[begin Text to read]

My Doctorate and My Happiness

So, once upon a time, in a land far away (specifically, Hattiesburg last year), I began an EdD program that I was just sure would be the answer to my troubles. Yes, my troubles. It would give me something to focus on so I wouldn't think about my very unsatisfying marriage. I mean, chasing the kids around all day, teaching a couple of classes online, and working on the EdD should be enough for me to do. Right?

Unfortunately or maybe fortunately, I did not have to have an extra activity to distract me from my miserable marriage, but still I was embroiled in this program and finding myself increasingly bored and annoyed. Why? Well, because I really hate academic writing. Seriously! Just because I can DO it and I'm pretty damn good at it doesn't mean I actually LIKE it in any way-shape-form-or-fashion. I was bored. I was uninterested. I was spending NO time on it, yet had an A. (Told you I was good.) And most of all, it did not make me happy.

If I have learned anything in this past year it is this: If you are unhappy, you do not have to continue with it. Period. See, I didn't know that being unhappy was a good reason to get divorced. However, I have since learned that it is a perfectly good reason if you have exhausted all other options.

Well..I may not have exhausted all my options with my program, but it didn't make me happy. I found it uninteresting and I just don't want to do it. I'm working on other, less academic pursuits and I'm really enjoying myself.

[end Text to read]
[begin Supplied data]

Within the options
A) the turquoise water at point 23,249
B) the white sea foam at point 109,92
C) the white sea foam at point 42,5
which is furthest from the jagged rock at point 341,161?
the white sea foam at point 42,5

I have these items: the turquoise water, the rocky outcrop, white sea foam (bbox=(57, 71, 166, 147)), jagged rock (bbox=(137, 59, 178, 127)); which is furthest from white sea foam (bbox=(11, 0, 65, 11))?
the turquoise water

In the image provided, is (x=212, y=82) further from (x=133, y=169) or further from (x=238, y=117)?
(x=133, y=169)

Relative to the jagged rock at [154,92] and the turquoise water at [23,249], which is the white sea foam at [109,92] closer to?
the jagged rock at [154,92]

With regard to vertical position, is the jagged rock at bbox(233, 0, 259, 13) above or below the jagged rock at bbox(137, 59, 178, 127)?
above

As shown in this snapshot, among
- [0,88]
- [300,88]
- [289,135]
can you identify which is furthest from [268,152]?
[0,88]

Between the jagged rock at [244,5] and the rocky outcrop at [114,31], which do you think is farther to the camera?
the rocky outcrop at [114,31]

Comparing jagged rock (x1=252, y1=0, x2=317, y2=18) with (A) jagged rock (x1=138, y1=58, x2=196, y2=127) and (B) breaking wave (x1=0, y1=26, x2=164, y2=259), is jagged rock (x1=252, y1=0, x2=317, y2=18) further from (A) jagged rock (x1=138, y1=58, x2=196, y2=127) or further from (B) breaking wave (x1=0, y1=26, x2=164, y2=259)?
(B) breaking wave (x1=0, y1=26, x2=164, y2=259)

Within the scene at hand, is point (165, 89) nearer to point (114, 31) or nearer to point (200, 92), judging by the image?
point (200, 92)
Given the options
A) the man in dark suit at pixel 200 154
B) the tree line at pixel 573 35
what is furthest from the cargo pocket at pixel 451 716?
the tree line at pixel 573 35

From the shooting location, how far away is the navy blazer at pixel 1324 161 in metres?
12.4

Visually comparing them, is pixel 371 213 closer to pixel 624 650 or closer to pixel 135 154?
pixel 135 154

[end Supplied data]

* [Problem to solve] Could you pick up the piece about leaving the EdD program right after its last sentence and write the next part?

* [The result]
That being said...I AM looking into a certification into TESOL and perhaps even finishing my Master's in English to help my chances of getting hired by a community college. But at the end of the day...I'm ALL about the things that make me happy and I'm discovering what those things are more and more each day. In fact, I have a list of just a handful of Things that make me Very Happy
  • My kid's laughter
  • My kid's cool imaginations
  • getting articles published online
  • allowing myself to decide what I do and don't like
  • allowing myself to decide WHO I do and don't like
  • My new, dark Pink leather jacket (It's delicious.)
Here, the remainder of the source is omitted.